Non so, maestro Pier, quel che ti pare

di questa nuova mia maninconia,

che io ho tolto Aristotele a lodare.

Che parentado o che genologia

questo ragionamento abbia con quello,

ch'io feci l'altro , della moria,

sappi, maestro Pier, che quest'è 'l bello:

non si vuol mai pensar quel che si faccia,

ma governarsi a volte di cervello.

Io non trovo persona che mi piaccia,

né che più mi contenti che costui:

mi paion tutti gli altri una cosaccia,

che fûrno inanzi, seco e dopo lui,

e quel vantaggio sia fra loro appunto

ch'è fra il panno scarlatto e i panni bui,

quel ch'è fra la quaresima e fra l'unto,

ché sai quanto ti pesa, duole e incresce

quel tempo fastidioso, quando è giunto,

ch'ogni ti bisogna frigger pesce,

cuocer minestre e bollire spinaci,

stringer melanze sin che 'l succo n'esce.

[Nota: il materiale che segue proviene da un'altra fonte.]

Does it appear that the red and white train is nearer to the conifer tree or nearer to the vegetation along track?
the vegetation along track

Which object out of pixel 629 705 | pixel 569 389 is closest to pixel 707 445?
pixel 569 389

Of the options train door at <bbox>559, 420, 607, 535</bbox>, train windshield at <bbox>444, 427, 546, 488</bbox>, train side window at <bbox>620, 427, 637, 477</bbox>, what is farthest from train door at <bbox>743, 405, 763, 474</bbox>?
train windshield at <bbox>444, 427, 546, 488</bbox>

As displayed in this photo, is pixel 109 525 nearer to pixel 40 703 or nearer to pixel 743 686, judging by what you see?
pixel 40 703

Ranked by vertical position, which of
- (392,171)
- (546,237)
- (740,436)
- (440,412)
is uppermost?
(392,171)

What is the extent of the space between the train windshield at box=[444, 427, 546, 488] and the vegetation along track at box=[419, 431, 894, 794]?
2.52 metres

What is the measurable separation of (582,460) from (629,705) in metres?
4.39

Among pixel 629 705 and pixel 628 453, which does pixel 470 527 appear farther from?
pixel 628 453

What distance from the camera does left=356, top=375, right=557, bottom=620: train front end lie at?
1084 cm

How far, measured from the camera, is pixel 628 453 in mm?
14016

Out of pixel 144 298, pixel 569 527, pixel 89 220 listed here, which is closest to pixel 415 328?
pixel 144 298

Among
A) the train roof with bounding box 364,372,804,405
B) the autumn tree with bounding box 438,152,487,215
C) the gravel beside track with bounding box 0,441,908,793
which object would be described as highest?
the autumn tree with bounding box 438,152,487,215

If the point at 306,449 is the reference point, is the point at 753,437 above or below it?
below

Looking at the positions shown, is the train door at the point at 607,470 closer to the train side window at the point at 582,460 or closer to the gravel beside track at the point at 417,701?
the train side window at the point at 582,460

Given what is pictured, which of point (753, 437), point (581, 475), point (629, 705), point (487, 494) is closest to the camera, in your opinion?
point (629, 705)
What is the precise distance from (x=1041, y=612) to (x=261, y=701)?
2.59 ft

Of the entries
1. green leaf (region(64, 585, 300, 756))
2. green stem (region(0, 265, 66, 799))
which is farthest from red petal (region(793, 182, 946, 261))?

Salvando, dottor miei, le vostre paci,

io ho detto ad Aristotele in secreto,

come il Petrarca: «Tu sola mi piaci».

Il qual Petrarca avea più del discreto,

in quella filosofica rassegna,

a porlo inanzi, come 'l pose drieto.

Costui, maestro Piero, è quel che insegna,

quel che può dirsi veramente dotto

e di vero saper l'anime impregna;

che non imbarca altrui senza biscotto,

non dice le sue cose in aria al vento,

ma tre e tre fa sei, quattro e quattro otto.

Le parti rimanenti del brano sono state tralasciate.